Understand that I generally see a lot of promise in open source software, zits and High Priesthood elitism and all. Grant you, it won't save the world. But anyone who underestimates the power of passionate folks to change the world by moonlighting in a world of craftsmanship and meritocracy--which they d--n sho' don't get from the suits at work--is a Grade A moron.

I had an a revelation at work today, namely why I so deeply loathe Microsoft. Bottom line: I resent black boxes for software that's as elementary as a web server and script processor. Alas, my company is not doing a very good job of getting the classic ASP monkey off its back. Current example: Rather than "waste" programmer time hand-coding our own solution, we instead serially waste three programmers' time trying to get a prima-donna IIS plug-in up and running for IIS 6. And, as you might have guessed, I'm the latest programmer to inherit this bit of infuriating scut-work.

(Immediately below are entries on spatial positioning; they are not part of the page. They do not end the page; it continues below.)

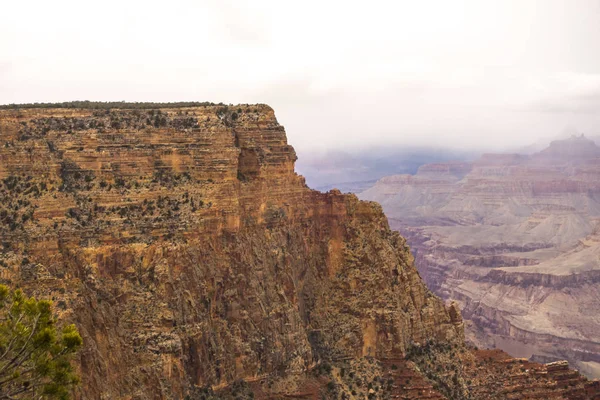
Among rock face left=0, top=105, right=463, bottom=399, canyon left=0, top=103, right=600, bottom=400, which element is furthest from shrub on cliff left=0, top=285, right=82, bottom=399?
canyon left=0, top=103, right=600, bottom=400

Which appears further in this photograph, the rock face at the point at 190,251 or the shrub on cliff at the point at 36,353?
the rock face at the point at 190,251

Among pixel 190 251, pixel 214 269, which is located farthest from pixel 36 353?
pixel 214 269

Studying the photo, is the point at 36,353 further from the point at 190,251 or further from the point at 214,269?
the point at 214,269

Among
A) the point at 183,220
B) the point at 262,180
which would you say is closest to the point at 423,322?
the point at 262,180

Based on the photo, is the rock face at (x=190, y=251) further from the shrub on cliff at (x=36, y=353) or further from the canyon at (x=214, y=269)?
the shrub on cliff at (x=36, y=353)

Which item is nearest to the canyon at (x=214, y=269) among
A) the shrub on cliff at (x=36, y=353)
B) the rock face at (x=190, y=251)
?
the rock face at (x=190, y=251)

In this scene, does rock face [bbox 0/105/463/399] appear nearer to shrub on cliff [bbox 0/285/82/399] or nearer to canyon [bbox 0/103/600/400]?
canyon [bbox 0/103/600/400]
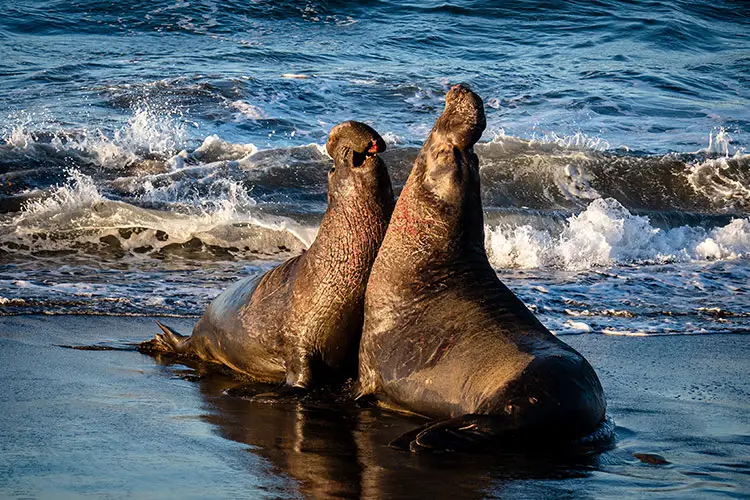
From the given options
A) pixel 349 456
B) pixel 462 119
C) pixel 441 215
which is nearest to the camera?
pixel 349 456

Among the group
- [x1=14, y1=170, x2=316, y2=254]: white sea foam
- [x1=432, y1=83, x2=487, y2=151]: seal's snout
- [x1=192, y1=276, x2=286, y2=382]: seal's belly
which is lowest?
[x1=14, y1=170, x2=316, y2=254]: white sea foam

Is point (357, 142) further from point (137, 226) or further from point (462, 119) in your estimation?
point (137, 226)

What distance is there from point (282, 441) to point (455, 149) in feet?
5.93

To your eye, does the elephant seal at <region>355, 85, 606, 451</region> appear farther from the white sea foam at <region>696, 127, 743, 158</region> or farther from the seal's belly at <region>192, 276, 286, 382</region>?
the white sea foam at <region>696, 127, 743, 158</region>

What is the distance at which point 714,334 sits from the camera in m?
8.27

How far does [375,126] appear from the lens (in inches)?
701

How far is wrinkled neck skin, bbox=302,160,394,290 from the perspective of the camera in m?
6.08

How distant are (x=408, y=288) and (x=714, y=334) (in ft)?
11.9

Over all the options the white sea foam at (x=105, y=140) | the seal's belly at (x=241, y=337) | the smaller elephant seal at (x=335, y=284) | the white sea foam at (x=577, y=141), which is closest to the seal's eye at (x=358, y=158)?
the smaller elephant seal at (x=335, y=284)

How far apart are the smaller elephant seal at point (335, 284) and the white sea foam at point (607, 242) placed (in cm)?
532

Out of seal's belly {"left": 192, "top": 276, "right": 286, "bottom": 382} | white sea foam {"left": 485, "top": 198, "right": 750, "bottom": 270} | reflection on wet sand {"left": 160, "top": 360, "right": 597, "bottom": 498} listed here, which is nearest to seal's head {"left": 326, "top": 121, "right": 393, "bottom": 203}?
seal's belly {"left": 192, "top": 276, "right": 286, "bottom": 382}

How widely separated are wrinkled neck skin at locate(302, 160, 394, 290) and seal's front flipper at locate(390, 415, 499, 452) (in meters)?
1.40

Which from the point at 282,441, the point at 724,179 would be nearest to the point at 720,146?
the point at 724,179

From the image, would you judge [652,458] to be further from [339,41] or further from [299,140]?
[339,41]
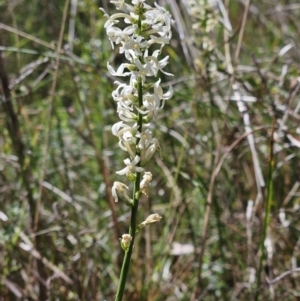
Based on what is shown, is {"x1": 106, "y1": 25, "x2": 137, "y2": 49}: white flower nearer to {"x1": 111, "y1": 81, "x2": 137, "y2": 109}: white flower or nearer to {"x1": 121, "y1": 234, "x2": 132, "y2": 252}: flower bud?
{"x1": 111, "y1": 81, "x2": 137, "y2": 109}: white flower

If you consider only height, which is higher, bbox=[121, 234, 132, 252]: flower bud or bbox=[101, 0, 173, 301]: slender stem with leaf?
bbox=[101, 0, 173, 301]: slender stem with leaf

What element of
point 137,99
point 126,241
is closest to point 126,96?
point 137,99

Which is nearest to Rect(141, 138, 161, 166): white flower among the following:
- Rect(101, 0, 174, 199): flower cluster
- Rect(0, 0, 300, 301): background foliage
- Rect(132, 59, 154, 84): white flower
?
Rect(101, 0, 174, 199): flower cluster

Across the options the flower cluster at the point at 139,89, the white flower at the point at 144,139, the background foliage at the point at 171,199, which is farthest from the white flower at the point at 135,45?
the background foliage at the point at 171,199

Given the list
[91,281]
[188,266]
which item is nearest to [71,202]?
[91,281]

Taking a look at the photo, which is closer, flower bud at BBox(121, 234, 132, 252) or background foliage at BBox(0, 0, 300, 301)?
flower bud at BBox(121, 234, 132, 252)

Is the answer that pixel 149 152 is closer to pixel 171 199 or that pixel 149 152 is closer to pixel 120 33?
pixel 120 33

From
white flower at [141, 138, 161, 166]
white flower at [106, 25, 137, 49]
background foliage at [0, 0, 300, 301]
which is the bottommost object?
background foliage at [0, 0, 300, 301]

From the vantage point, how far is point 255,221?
2287 millimetres

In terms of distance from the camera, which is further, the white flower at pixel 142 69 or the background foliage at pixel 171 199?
the background foliage at pixel 171 199

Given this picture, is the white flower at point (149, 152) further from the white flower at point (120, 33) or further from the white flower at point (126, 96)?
the white flower at point (120, 33)

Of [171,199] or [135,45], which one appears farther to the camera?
[171,199]

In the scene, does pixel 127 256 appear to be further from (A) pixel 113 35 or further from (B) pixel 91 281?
(B) pixel 91 281

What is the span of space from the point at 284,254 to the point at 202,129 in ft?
2.35
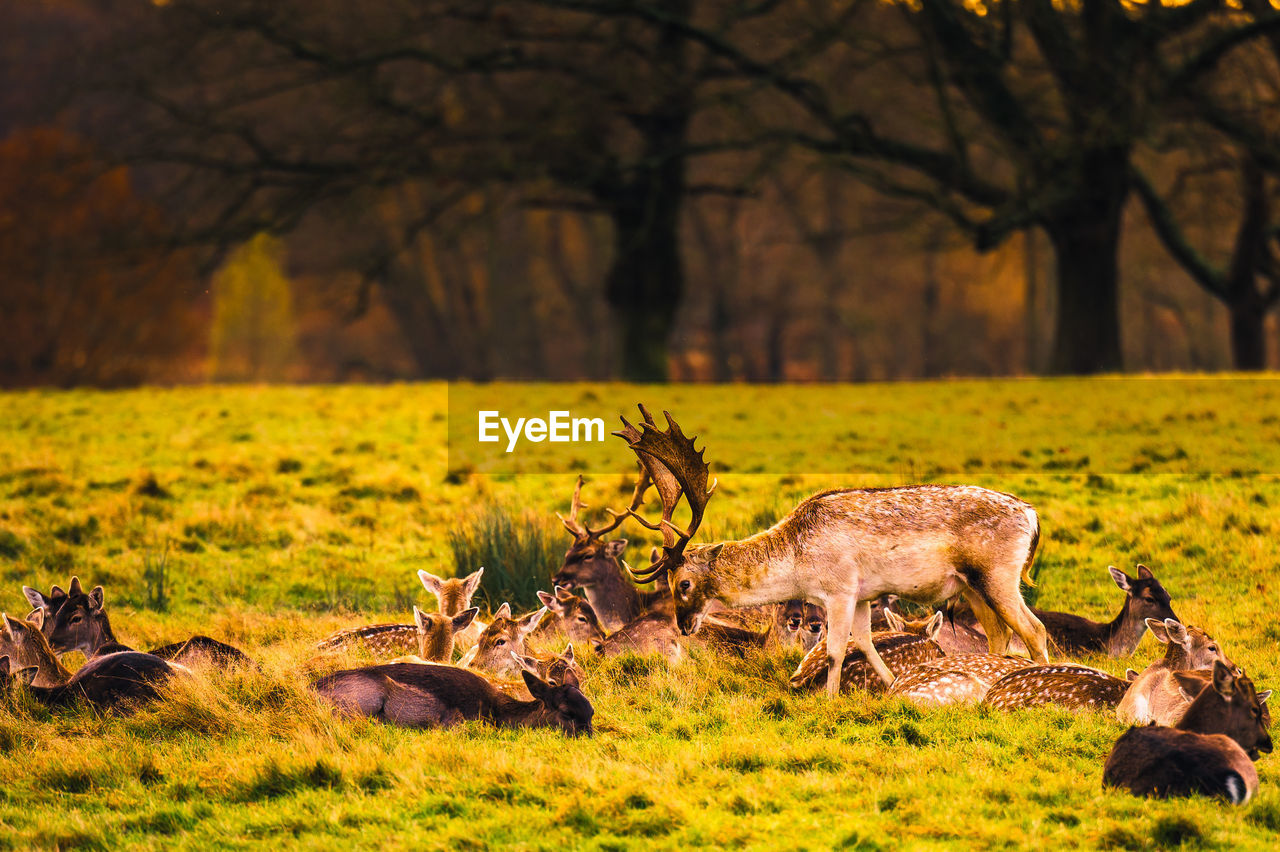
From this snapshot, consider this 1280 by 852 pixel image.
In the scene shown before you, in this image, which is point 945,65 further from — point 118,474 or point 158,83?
point 118,474

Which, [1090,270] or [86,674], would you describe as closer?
[86,674]

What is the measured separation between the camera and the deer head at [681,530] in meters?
7.88

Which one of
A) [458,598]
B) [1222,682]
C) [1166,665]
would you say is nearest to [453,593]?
[458,598]

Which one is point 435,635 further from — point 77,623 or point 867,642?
point 867,642

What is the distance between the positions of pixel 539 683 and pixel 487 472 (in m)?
9.22

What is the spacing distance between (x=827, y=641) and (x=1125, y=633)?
239cm

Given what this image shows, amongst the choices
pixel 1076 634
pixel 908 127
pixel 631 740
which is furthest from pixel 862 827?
pixel 908 127

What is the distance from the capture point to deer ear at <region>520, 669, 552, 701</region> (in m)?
7.00

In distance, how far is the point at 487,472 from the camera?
16109mm

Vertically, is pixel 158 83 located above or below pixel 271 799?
above

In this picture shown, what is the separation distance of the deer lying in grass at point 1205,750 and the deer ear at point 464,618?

What particularly chaps my pastey-white dimpled backside is:
  1. When you're paying for the coin for so-called "Enterprise" software, the installer should do the messy work of "hacking" itself into IIS. Commercial software should never, EVER require manual registry edits.
  2. (More to the point...) We wouldn't have to install this craptastic piece of gwano if ASP classic had any decent support for file uploads (or combined file/form POSTing) to start with.
Even more frustrating is IIS's utterly mulish behavior. I tried adding an extension to the list of file types handled. The first field in that form has you designate the DLL/EXE handler for the extension. The second has you specify the file extension. But apparently you need to specify the extension (with a leading period) and THEN browse for the DLL/EXE. Or the "OK" button is greyed out. Effin' brilliant user interface design there, hey? Just knowing that the incompetent twit who wrote that code (and the still more incompetent twit who allowed it through quality-checking) brings in more bling than I do--probably in stock options alone--just makes the steam curl from my ears.

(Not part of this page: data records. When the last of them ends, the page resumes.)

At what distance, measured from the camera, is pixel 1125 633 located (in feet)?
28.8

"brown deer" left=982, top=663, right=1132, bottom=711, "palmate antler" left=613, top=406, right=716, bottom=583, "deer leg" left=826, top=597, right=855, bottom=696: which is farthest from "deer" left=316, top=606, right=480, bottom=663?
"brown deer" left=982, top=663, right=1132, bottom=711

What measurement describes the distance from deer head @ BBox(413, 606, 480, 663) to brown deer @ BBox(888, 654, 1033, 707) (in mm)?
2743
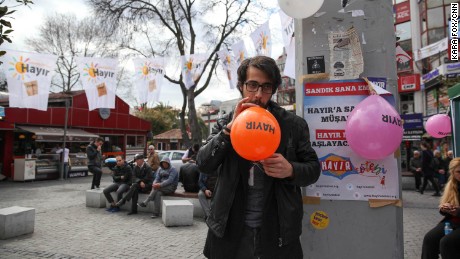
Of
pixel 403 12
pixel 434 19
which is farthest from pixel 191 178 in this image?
pixel 403 12

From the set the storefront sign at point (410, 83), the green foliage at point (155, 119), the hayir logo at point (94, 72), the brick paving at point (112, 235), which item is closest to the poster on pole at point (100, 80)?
the hayir logo at point (94, 72)

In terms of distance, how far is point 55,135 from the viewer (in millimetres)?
17500

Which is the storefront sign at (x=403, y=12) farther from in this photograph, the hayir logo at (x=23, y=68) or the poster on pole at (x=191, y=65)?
the hayir logo at (x=23, y=68)

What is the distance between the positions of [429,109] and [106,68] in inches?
833

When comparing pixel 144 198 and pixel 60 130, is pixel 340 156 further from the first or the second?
pixel 60 130

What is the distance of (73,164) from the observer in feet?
58.0

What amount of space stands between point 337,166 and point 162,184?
6.13 metres

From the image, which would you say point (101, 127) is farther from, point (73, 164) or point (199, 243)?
point (199, 243)

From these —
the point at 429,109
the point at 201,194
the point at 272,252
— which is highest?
the point at 429,109

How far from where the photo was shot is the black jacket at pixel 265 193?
176 centimetres

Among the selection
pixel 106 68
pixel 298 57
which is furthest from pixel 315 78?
pixel 106 68

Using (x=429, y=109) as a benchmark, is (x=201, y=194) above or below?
below

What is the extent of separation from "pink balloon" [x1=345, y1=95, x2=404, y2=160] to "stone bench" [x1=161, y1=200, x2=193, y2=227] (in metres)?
5.26

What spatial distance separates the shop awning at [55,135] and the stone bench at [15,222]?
12025 mm
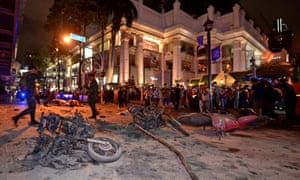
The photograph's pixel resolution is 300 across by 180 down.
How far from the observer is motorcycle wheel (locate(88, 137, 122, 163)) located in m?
2.95

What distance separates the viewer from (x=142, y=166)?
2.85 m

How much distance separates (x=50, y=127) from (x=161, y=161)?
2.61 metres

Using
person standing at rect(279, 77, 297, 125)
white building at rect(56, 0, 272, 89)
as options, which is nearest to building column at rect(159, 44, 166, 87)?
white building at rect(56, 0, 272, 89)

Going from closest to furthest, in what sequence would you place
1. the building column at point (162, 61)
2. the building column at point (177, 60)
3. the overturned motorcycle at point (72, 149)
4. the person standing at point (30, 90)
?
the overturned motorcycle at point (72, 149)
the person standing at point (30, 90)
the building column at point (177, 60)
the building column at point (162, 61)

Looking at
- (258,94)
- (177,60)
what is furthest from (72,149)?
(177,60)

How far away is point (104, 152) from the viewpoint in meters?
3.21

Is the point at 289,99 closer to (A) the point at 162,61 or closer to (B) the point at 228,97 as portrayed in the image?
(B) the point at 228,97

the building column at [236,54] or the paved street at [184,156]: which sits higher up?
the building column at [236,54]

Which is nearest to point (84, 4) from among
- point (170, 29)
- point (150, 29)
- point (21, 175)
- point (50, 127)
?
point (150, 29)

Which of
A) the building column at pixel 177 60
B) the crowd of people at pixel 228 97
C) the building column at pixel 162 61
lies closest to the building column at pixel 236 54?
the building column at pixel 177 60

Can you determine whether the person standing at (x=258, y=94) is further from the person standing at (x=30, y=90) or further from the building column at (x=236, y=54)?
the building column at (x=236, y=54)

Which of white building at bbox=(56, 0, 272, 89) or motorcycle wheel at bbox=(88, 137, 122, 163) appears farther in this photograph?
white building at bbox=(56, 0, 272, 89)

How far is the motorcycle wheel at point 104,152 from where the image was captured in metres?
2.95

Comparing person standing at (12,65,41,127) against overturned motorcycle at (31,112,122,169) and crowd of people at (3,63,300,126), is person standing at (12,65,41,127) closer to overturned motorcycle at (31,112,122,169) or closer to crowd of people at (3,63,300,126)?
crowd of people at (3,63,300,126)
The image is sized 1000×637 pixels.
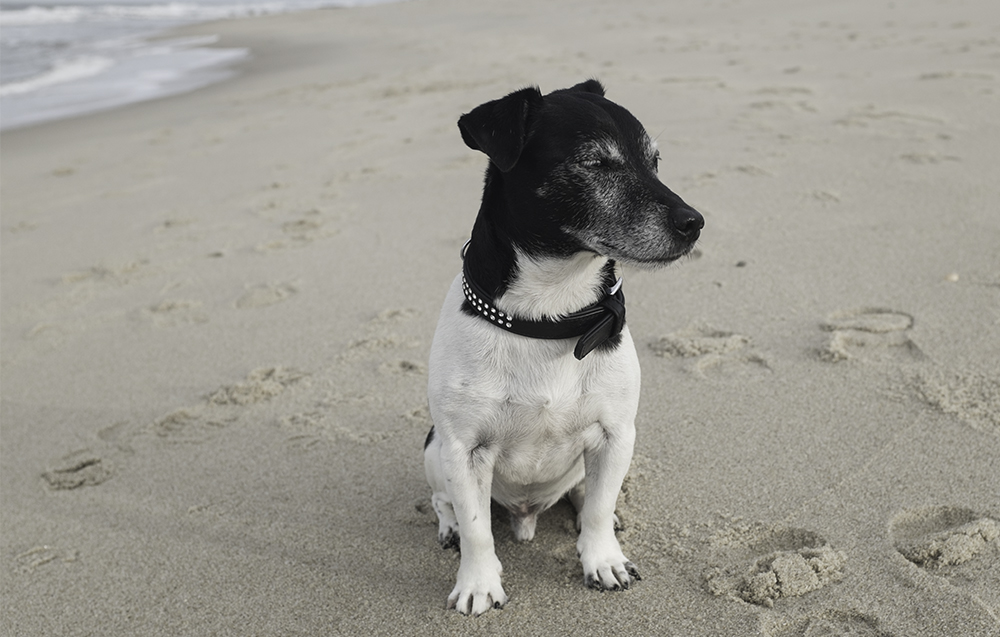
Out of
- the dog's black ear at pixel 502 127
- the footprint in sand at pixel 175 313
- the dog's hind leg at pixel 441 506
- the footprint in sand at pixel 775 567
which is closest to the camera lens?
the dog's black ear at pixel 502 127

Small wonder that Microsoft has to resort to mafia-esque thuggery to prevent someone more competent and user-attuned from eating their lunch. That's bad enough. But the less obvious result is that, in defending their own shoddy work against all comers, they have spawned whole cottage industries devoted to writing lame accretions to an already-lame codebase. All because Microsoft has apparently forgotten what made them the 800-lb gorilla in the first place: Namely, they made it easy to develop for the DOS and early Windows platforms. Nowadays, even a config. file for IIS is too much to ask for. Unacceptable.

And so, like open source folks the world over, I'll be happily parked in front of my Linux home workstation tonight, plinking away on non-proprietary software on a non-proprietary platform. Is it a perfect world there? By no means. But if my work draws one other person away from the clutches of a company that has the same attitude towards its customers that the Bush Regime has toward law-abiding taxpaying citizens, I'm happy be yet another stitch in the Evil Empire's winding-sheet.